# Titanic: Machine Learning from disaster

https://www.kaggle.com/c/titanic

## Competition Description

The sinking of the RMS Titanic is one of the most infamous shipwrecks in history.  On April 15, 1912, during her maiden voyage, the Titanic sank after colliding with an iceberg, killing 1502 out of 2224 passengers and crew. This sensational tragedy shocked the international community and led to better safety regulations for ships.

One of the reasons that the shipwreck led to such loss of life was that there were not enough lifeboats for the passengers and crew. Although there was some element of luck involved in surviving the sinking, some groups of people were more likely to survive than others, such as women, children, and the upper-class.

In this challenge, we ask you to complete the analysis of what sorts of people were likely to survive. In particular, we ask you to apply the tools of machine learning to predict which passengers survived the tragedy.

## Goal
It is your job to predict if a passenger survived the sinking of the Titanic or not. 
For each PassengerId in the test set, you must predict a 0 or 1 value for the Survived variable.

## Metric
Your score is the percentage of passengers you correctly predict. This is known simply as "accuracy”.

## Submission File Format
You should submit a csv file with exactly 418 entries plus a header row. Your submission will show an error if you have extra columns (beyond PassengerId and Survived) or rows.

The file should have exactly 2 columns:

PassengerId (sorted in any order)
Survived (contains your binary predictions: 1 for survived, 0 for deceased)

# Imports

In [66]:
import numpy as np
import pandas as pd
import matplotlib.pyplot as plt
from sklearn.preprocessing import StandardScaler
from sklearn.neighbors import KNeighborsClassifier
from sklearn.model_selection import GridSearchCV
from sklearn.preprocessing import LabelEncoder

# Load data

In [67]:
train_df = pd.read_csv("../input/train.csv")
train_df.head()

Unnamed: 0,PassengerId,Survived,Pclass,Name,Sex,Age,SibSp,Parch,Ticket,Fare,Cabin,Embarked
0,1,0,3,"Braund, Mr. Owen Harris",male,22.0,1,0,A/5 21171,7.25,,S
1,2,1,1,"Cumings, Mrs. John Bradley (Florence Briggs Th...",female,38.0,1,0,PC 17599,71.2833,C85,C
2,3,1,3,"Heikkinen, Miss. Laina",female,26.0,0,0,STON/O2. 3101282,7.925,,S
3,4,1,1,"Futrelle, Mrs. Jacques Heath (Lily May Peel)",female,35.0,1,0,113803,53.1,C123,S
4,5,0,3,"Allen, Mr.
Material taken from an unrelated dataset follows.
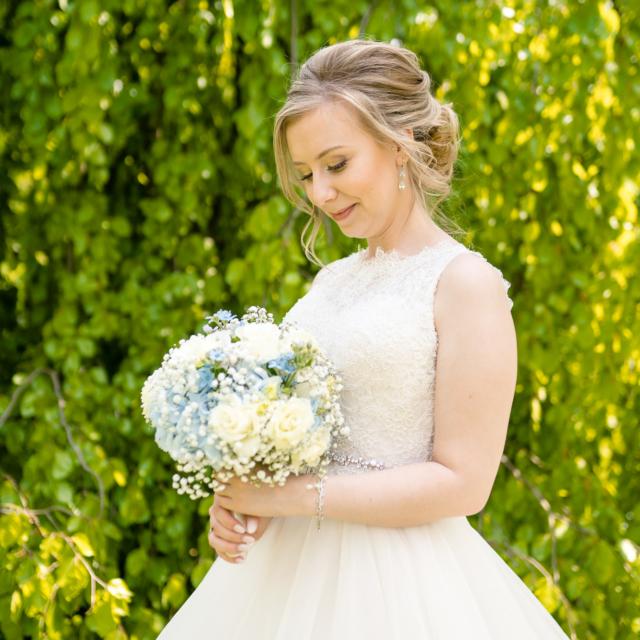 Foto zeigt die Braut vor einem Baum mit Brautstrauß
William Henry",male,35.0,0,0,373450,8.05,,S


In [68]:
pred_df = pd.read_csv("../input/test.csv")

# append the two datasets for feature engineering
train_df["dataset"] = "train"
pred_df["dataset"] = "pred"
data_df = train_df.append(pred_df, sort=True)

In [69]:
# show missing values
data_df.isnull().sum()

Age             263
Cabin          1014
Embarked          2
Fare              1
Name              0
Parch             0
PassengerId       0
Pclass            0
Sex               0
SibSp             0
Survived        418
Ticket            0
dataset           0
dtype: int64

# Feature engineering

The 'Name' column contains interesting information: the family name and the title. The title can give us relevant information about the marital status and age. The family name can help us to find if some persons of the individual's family survived.

In [70]:
# clean name and extracting Title

data_df['Title'] = data_df['Name'].str.extract('([A-Za-z]+)\.', expand=True)
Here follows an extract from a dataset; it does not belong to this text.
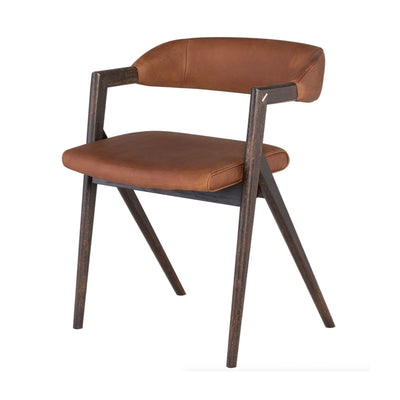 This modern dining chair is made of a cognac leather seat with a seared oak wood frame.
# replace rare titles with more common ones
mapping = {'Mlle': 'Miss', 'Major': 'Mr', 'Col': 'Mr', 'Sir': 'Mr', 'Don': 'Mr', 'Mme': 'Miss',
          'Jonkheer': 'Mr', 'Lady': 'Mrs', 'Capt': 'Mr', 'Countess': 'Mrs', 'Ms': 'Miss', 'Dona': 'Mrs'}

data_df.replace({'Title': mapping}, inplace=True)
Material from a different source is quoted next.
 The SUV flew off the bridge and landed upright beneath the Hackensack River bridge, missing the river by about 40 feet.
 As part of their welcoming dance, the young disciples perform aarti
A lot of age values are missing. We can impute the using the median of the persons with the same title.

In [71]:
titles = list(data_df.Title.value_counts().index)

# for each title, impute missing age by the median of the persons with the same title
for title in titles:
    age_to_impute = data_df.groupby('Title')['Age'].median()[title]
    data_df.loc[(data_df['Age'].isnull()) & (data_df['Title'] == title), 'Age'] = age_to_impute

The Parch variable corresponds to the number of parents or children aboard the Titanic. The SibSp variable corresponds to the number of siblings or spouses aboard the Titanic. We can add those two variables in order to get the size of the family that was onboard.

In [72]:
# compute family size
data_df['Family_Size'] = data_df['Parch'] + data_df['SibSp']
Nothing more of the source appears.